TASKS TO PERFORM:
• A. In the piece about the Northern Ireland football results on UTV, who leads the black wave of tormenting angels?
• B. Carry on the piece about the Northern Ireland football results on UTV, picking up after its final sentence.

PAGE:

** START **

Do you live on an existential knife edge? Do things in your environment send you spinning into uncontrollably black moods that are difficult to manage? Then you probably feel the same way I do about the Northern Ireland football results on UTV. Enunciated monotonously into every wobbly weekend afternoon of the soul... "Glentoran..........one, Glenavady......null". You want to turn them off, but the remote is nowhere to be found and, like kryptonite, they have already sapped away too much of your life-force to turn the telly off anyway. "Ballymena ...............six,...........Cliftonville............null", every grim, drizzly syllable falls a little heavier on your heart. You wait and hope for reprieve, but it fails to come.
Instead, the UTV weather jingle descends. Down it comes from the Mourne mountains, like a black wave of tormenting angels led by Brian Kennedy, a man whose pipey little voice was designed by Satan himself to inflict random pangs of anguish into th'soul well into th'weeks 'pon hearing its troublesome warblings.

** END **

DATA SECTION:
** START **

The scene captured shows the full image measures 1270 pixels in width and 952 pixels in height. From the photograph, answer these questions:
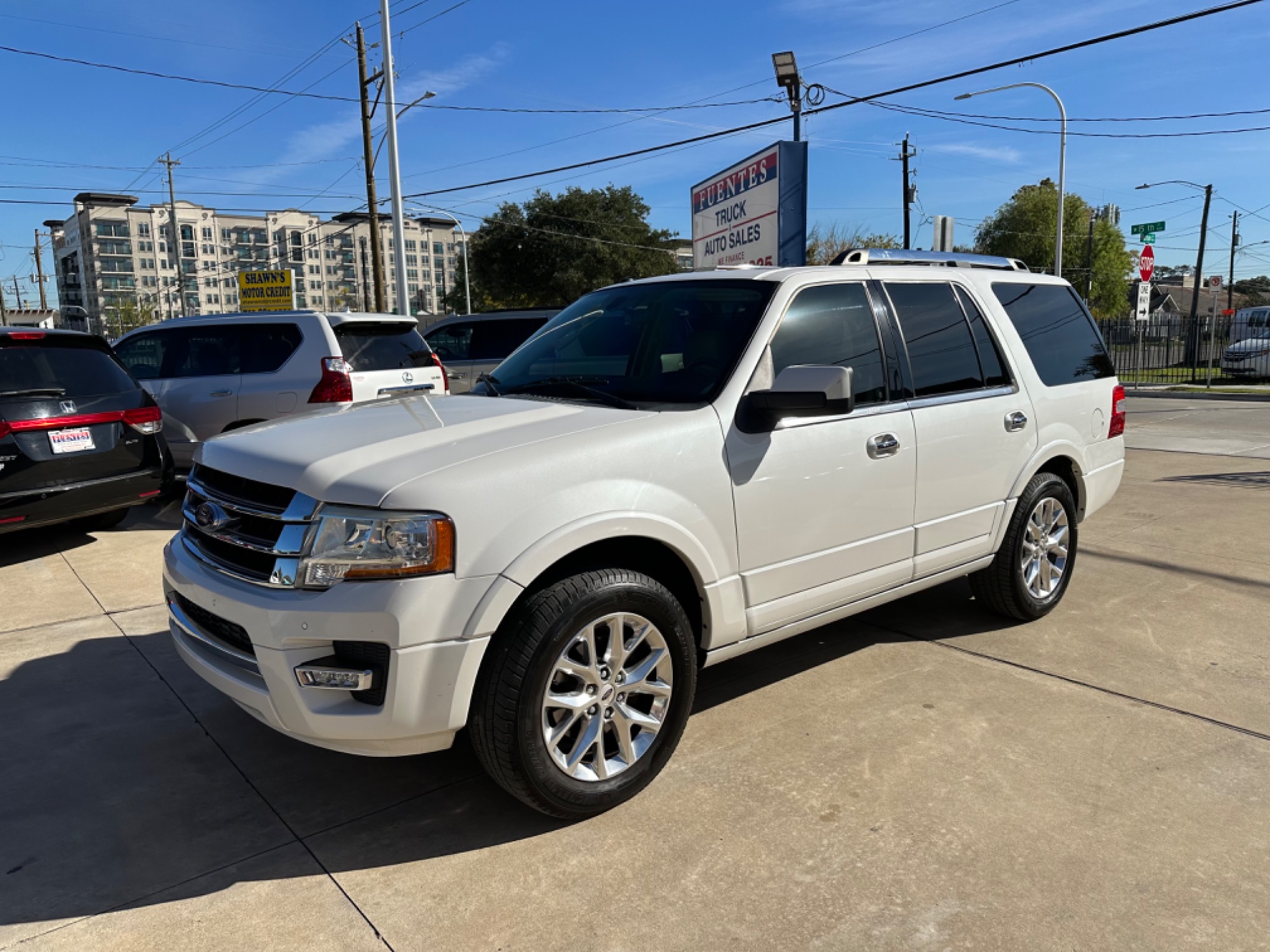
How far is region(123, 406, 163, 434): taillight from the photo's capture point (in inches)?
266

** END **

ANSWERS TO THE EXERCISES:
• A. Brian Kennedy

• B.
once, when i was bored in 2009, I made this on MS Paint
Yesterday my delicate temperament took a double goolie punch. I was already trying to cope with it being New Year's Day which is my least favourite day of the year. My coping strategy for this was to eat lots of Aldi crisps. It wasn't working. Each crisp whispered shitty things to me as I packed it into my despondent mouth. To make matters worse, I was alone.
Then the fucking Northern Ireland football results came on. In the next room.
Way too far away to turn them off.
I looked outside.
Rain.
Yip yip hurrah.....happy 2011.
#10 How to Dress Well - Ready for the World
A lotta sorta kinda dark and spooky music came out of the US this year - am I right in saying this? I found it hard to keep up with the developing trend; I thought the spirit of the times was still grappling with 'chillwave' until I heard someone mention the (surely parodic? 'cos if it's not, consider me unsettled) compound word 'rapegaze'. Then the guardian started going on all about stuff being slowed down and called '
drag', and pitchfork was all, like, music's a bit Blair Witch Project in 2k10, and I was, like, shite on a bike, I haven't a fucking clue what the kids are listening to these days. And then I cried a bit. Mostly because I was slicing a shallot on my new Ikea chopping board; but still, they were real wet tears.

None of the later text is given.